Novas formas de amar: liberdade ou fuga do vazio?
Aumento de divórcios e a naturalização da infidelidade expõem a fragilidade das relações contemporâneas; amor atual parece mais movido pela urgência do desejo do que pela sustentação da intimidade
Nunca se falou tanto em liberdade afetiva. As novas configurações de relacionamentos dominam timelines, manchetes e conversas de bar. Poliamor, relacionamentos abertos, vínculos flexíveis e até o caso do chinês de 75 anos que pediu o divórcio para ficar com a amante (uma chatbot), surgem como sinais de uma era que se diz mais autêntica, menos hipócrita e mais alinhada à idéia de que cada um vive o amor à sua maneira. A verdade é que, muitas vezes, esse suposto progresso é tudo menos sobre a liberdade em amar. É atender ao desejo que grita diante da falta mas não preenche o vazio.
À primeira vista, parece progresso. Afinal, por que insistir em fórmulas rígidas de ordem que não dão conta da complexidade humana ditadas agora pelo Novíssimo Testamento: a rede social?
Tendências narcísicas da aliança que substituiu o “ficar juntos até que a morte nos separe”, pelo viver “até que a vontade dure”.
Dados recentes do Instituto de Psicologia Aplicada revelam que cerca de 85% dos brasileiros já demonstraram sinais de carência afetiva extrema e para 15% isso levou ao fim do relacionamento. A modernidade líquida facilita trocas rápidas, mas reduz a experiência de enfrentar a imperfeição do outro, de sustentar o desconforto e amadurecer junto. O desejo de experimentar pesa mais do que a coragem de sustentar. É preciso lembrar que a monogamia também tem seus desafios, especialmente quando idealizada pelo mito do amor romântico eterno. Ainda assim, ela oferece algo raro: a possibilidade de atravessar fases da vida ao lado de alguém que se reinventa com você, que reaprende a amar em diferentes momentos da mesma relação. Talvez o verdadeiro avanço esteja menos em multiplicar vínculos e mais em sustentar a profundidade de um único.

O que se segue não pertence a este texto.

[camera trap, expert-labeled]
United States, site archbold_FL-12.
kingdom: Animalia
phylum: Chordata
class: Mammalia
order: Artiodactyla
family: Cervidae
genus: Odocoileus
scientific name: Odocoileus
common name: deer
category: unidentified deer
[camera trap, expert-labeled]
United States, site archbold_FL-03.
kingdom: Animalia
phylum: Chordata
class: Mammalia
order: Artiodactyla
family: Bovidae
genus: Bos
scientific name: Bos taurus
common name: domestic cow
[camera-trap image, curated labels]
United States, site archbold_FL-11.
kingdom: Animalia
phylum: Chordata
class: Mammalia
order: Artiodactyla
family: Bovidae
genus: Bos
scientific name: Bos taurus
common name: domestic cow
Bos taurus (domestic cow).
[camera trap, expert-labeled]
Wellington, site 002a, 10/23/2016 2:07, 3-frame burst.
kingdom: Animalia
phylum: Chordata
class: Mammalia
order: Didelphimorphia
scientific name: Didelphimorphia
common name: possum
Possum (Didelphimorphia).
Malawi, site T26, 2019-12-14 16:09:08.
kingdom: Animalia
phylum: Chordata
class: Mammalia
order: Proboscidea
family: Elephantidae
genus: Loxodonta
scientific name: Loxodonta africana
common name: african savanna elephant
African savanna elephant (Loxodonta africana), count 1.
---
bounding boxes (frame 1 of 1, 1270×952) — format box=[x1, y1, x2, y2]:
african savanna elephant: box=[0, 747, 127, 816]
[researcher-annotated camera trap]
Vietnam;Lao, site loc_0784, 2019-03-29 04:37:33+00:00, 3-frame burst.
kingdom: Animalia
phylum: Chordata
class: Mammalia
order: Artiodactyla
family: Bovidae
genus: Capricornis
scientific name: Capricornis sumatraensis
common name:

O poliamor traz múltiplos vínculos com consentimento mútuo. Muitos relatam níveis semelhantes de compromisso e satisfação em relação à monogamia, desde que verdade e cumplicidade sejam preservadas. Nenhum modelo é isento de efeitos colaterais. Ciúmes, inseguranças e medo de rupturas atravessam todas as formas de amar. A dor de quem aceita abrir a relação para não perder a estabilidade é ainda pior. Quase uma tortura a cada novo “date” do parceiro. A infidelidade, por sua vez, não pertence a um modelo específico: 60% dos homens e quase 50% das mulheres já admitiram ter traído como forma de suprir
carências emocionais ou evitar a ruptura.
A última tendência é o chamado relacionamento DADT — sigla em inglês para “Don’t Ask, Don’t Tell” (“não pergunte, não conte”). Nele, há consentimento prévio para envolvimentos externos, mas sem comunicação de detalhes entre os parceiros. Para alguns, é uma adaptação moderna que evita tensões. Para outros, um sinal de insegurança e medo de confrontar conflitos. O risco é transformar a omissão em ética e fragilizar a intimidade.
Cada formato traz desafios reais, seja a traição silenciosa na monogamia ou os atritos emocionais no poliamor. A questão essencial não é escolher o modelo, mas sustentar o impulso de amar e ser amado com honestidade, sem encenações. Aprender a amar não significa colecionar novos amores, mas construir vínculos sólidos, capazes de atravessar fases e suportar imperfeições.
Às vezes, em uma relação monogâmica, o que falta é a liberdade para ser autêntico. Expressar quem é através do desejo, da cumplicidade e do existir no real. É entre imaginário e realidade que sentimos a pulsação da vida, a faísca que nos faz rir, arrepiar e querer mais.
No fundo, o que falta não é diversidade de modelos, mas a coragem de encarar o vazio que sempre nos acompanha. Lidar com a falta é inevitável. Amar é sustentar a falta, não preenchê-la com ilusões.
*Esse texto não reflete, necessariamente, a opinião da Jovem Pan.